車窓の外は真っ暗で、時々、民家の灯がぽつぽつと通り過ぎる。窓に映る制服姿の自分も、他の二人みたいに頼りなくちっぽけに見える。マスクを着けていても、自分の顔を見るのは嫌だ。鏡を見る度にいつも思う。もし、癖っ毛じゃなくて真っすぐできれいなサラサラ髪だったら。一重じゃなくてくっきり二重の大きな目だったら。もっと背が高くて太りやすい体質じゃなければ。きっともっと、SNSに載せる写真は映えて、同級生から好かれていたかもしれない。少なくとも、勝手に撮られた写真を変に加工されて、ネット上で晒し者にされるいじめには遭ってなかったと思う。そのコンプレックスだって、家にお金があれば縮毛矯正をしたり、高価なメイク道具で解消することができた。だけど、新型コロナウィルスが流行ってから、お母さんの夜の仕事が減ったお陰で、食べるのだってままならなくなったから、そんな贅沢できるわけない。
『親ガチャに失敗したんだよ、お前』
クラスメイトからの容赦ない言葉に反論するどころか、心の中でその通りだと思ってしまった。お母さんとお父さん、ちゃんと二人揃ってる家に生まれていれば、何の苦労もせずに生活できるはず。どうして、こんなに貧乏な家に生まれてしまったのか、何度も神様を恨んだ。
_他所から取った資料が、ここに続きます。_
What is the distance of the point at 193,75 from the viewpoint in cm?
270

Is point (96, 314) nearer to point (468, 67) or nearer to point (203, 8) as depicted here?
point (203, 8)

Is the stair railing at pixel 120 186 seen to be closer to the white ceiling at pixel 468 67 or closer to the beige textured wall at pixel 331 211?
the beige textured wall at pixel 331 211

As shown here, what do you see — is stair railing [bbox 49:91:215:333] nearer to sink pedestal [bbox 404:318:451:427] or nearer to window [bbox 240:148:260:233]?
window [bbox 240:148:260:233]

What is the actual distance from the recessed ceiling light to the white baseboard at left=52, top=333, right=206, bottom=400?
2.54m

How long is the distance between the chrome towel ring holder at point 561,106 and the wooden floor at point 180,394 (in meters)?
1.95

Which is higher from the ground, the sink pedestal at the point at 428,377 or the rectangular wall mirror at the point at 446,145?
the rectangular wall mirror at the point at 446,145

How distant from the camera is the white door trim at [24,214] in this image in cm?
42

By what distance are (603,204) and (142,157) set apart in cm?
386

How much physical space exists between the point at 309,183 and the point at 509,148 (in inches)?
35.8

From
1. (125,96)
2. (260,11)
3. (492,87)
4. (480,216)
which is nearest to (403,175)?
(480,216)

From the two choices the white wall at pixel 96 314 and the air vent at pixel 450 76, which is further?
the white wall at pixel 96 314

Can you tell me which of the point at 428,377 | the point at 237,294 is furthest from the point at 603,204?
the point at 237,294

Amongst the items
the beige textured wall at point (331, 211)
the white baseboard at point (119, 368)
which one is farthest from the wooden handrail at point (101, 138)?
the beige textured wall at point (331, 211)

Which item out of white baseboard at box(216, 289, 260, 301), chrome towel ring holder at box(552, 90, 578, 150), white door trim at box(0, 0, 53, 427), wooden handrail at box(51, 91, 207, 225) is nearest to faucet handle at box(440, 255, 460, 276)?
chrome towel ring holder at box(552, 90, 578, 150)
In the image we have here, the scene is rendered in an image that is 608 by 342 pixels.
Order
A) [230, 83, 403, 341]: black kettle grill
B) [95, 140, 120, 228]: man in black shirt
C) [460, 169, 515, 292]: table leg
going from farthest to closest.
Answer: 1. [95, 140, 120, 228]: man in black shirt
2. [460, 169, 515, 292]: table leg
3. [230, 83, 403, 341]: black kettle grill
だけど、卑屈に生きていくのも今日で終わり。苦しまずに死んで、来世では絶対に幸せになる。次は親ガチャを成功させて、金持ちの家に生まれて、見た目にも恵まれて……。わたしがこんなことを考えて死んでいったと知ったら、お母さんはどう思うだろう? わたしが死んだら泣くのかな? ダメだ、いつもそう考えて結局、死ぬのを躊躇してきたんだった。今日こそ思いを遂げる。どうせ帰りのお金はないんだ。ほんの少しの勇気。死ぬためにもう一歩踏み出す勇気を持てば、わたしは楽になれる。
電車がトンネルに入って抜けると、窓の外の暗闇が一段と濃くなった。しばらくして、わたしはそれが鴉山の影だと気づいた。車内のアナウンスが、終点の鴉山駅にもう間もなく到着することを告げている。それを聞いた途端、電流が走ったように女の人の身体が震えて顔を上げた。やっぱりあの人も、これから自殺をしようとしてる人だ。わたしは直感した。わたしも同じように、アナウンスを聞いた瞬間に全身が震えてしまったから。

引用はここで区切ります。